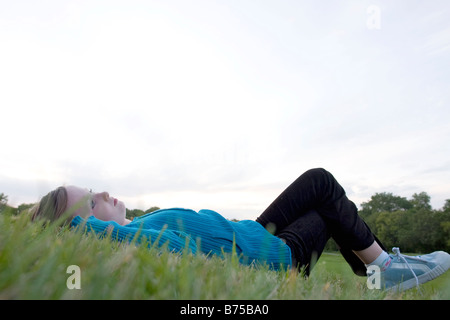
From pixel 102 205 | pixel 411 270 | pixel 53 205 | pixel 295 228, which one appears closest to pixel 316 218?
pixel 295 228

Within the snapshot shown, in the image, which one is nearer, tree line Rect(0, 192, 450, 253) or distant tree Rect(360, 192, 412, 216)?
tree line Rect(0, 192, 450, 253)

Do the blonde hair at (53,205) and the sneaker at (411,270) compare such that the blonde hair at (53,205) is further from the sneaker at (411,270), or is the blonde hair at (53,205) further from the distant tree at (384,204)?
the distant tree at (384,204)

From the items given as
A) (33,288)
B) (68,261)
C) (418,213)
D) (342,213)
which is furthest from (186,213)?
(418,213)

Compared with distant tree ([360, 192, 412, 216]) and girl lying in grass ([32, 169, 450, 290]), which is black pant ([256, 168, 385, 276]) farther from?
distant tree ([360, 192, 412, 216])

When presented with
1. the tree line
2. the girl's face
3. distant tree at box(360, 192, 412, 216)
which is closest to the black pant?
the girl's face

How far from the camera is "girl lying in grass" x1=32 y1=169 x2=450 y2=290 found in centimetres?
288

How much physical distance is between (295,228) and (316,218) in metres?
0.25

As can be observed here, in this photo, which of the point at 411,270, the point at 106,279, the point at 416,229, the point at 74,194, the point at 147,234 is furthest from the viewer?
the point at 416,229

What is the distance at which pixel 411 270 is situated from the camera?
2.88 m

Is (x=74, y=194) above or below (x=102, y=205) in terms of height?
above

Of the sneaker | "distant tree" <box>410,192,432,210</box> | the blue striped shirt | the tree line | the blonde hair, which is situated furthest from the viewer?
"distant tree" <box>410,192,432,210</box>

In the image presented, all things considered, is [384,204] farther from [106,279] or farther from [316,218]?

Aim
Pull out every line above word for word, leaving the pictures out of your answer.

Written reply
From pixel 102 205 | pixel 411 270 | pixel 53 205 | pixel 295 228, which one appears closest to pixel 316 218?
pixel 295 228

Within the snapshot shown, in the image, which one is nearer, tree line Rect(0, 192, 450, 253) or distant tree Rect(360, 192, 412, 216)?
tree line Rect(0, 192, 450, 253)

Do the blonde hair at (53,205) and the sneaker at (411,270) compare such that the blonde hair at (53,205) is further from the sneaker at (411,270), or is the blonde hair at (53,205) further from the distant tree at (384,204)?
the distant tree at (384,204)

From the items given as
A) (33,288)
B) (68,261)
C) (418,213)
D) (342,213)
which is furthest from (186,213)?
(418,213)

Compared with distant tree ([360, 192, 412, 216]) and girl lying in grass ([32, 169, 450, 290]), which is black pant ([256, 168, 385, 276]) farther from?
distant tree ([360, 192, 412, 216])

When presented with
1. the tree line
2. the girl's face
3. distant tree at box(360, 192, 412, 216)
which is closest to the black pant?
the girl's face

How far from the camera is "girl lying in grass" x1=32 y1=169 x2=450 y2=290 found in centimetres?
288

How much physical distance is between (295,228) and (316,218) in metres?
0.25

As can be observed here, in this photo, which of the point at 411,270, the point at 106,279, the point at 416,229, the point at 74,194, the point at 147,234 is furthest from the viewer?
the point at 416,229

What is the distance at which pixel 411 270 is situated from the camera?
2.88 m

Is (x=74, y=194) above or below (x=102, y=205) in terms of height?
above

Of the sneaker | "distant tree" <box>410,192,432,210</box> | the blue striped shirt | the tree line | the blonde hair, which is situated furthest from the viewer?
"distant tree" <box>410,192,432,210</box>

In the image presented, all things considered, is [384,204] farther from [106,279] or farther from [316,218]?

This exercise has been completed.